**TASK**:
Transcribe the material in full. Nothing should differ except that the pictures are left out.

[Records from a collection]
## START

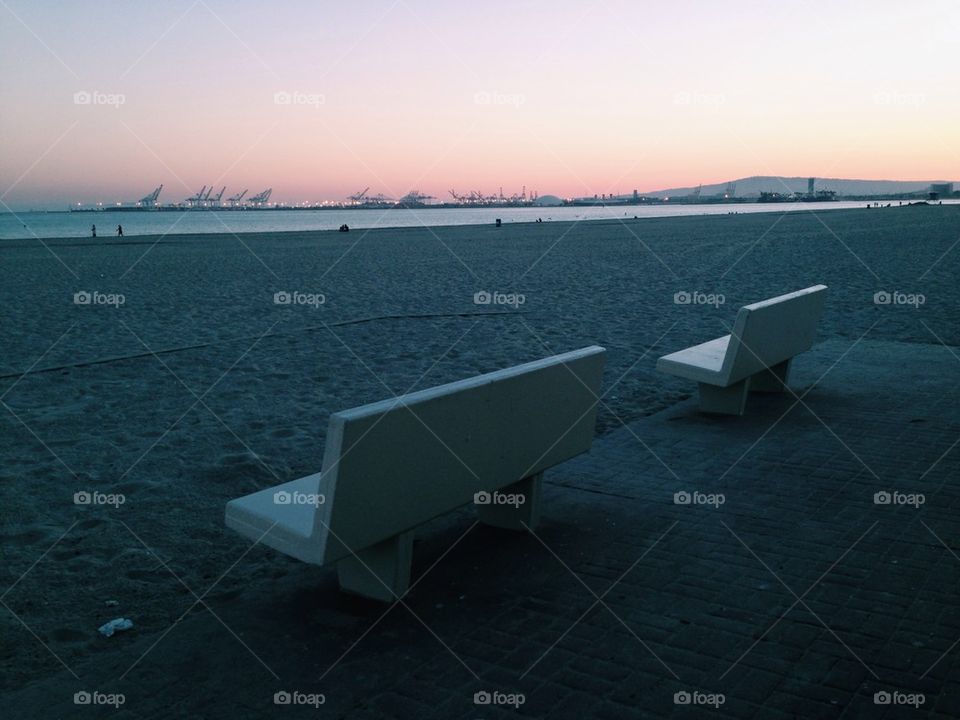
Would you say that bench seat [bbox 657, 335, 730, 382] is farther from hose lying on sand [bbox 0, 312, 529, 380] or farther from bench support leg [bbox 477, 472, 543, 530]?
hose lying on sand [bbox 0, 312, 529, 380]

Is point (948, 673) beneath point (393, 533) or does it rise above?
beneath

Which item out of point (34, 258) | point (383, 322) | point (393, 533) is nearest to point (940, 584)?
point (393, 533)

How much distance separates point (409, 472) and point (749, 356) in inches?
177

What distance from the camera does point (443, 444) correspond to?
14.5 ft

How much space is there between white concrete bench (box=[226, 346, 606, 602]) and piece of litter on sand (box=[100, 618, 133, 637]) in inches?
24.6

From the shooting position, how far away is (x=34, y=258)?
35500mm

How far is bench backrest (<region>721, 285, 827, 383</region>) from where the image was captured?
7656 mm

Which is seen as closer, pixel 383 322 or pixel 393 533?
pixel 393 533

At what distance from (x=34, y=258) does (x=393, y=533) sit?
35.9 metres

## END

**SOLUTION TO THE EXERCISE**:
Would you say that bench seat [bbox 657, 335, 730, 382] is farther from hose lying on sand [bbox 0, 312, 529, 380] or farther from bench support leg [bbox 477, 472, 543, 530]?
hose lying on sand [bbox 0, 312, 529, 380]

Is point (948, 673) beneath point (393, 533) or does it rise above?
beneath

Which item out of point (34, 258) | point (383, 322) | point (393, 533) is nearest to point (940, 584)?
point (393, 533)

How much distance separates point (409, 472) and point (749, 356) in inches?
177

What distance from the camera does point (443, 444) correspond to?
14.5 ft

How much space is there between white concrete bench (box=[226, 346, 606, 602]) and piece of litter on sand (box=[100, 618, 133, 637]) in inches?
24.6

From the shooting position, how far away is (x=34, y=258)?
35500mm

How far is bench backrest (<region>721, 285, 827, 383</region>) from where the image was captured?
7656 mm

Which is seen as closer, pixel 383 322 or pixel 393 533?
pixel 393 533

At what distance from (x=34, y=258) does (x=393, y=533) sit?
35.9 metres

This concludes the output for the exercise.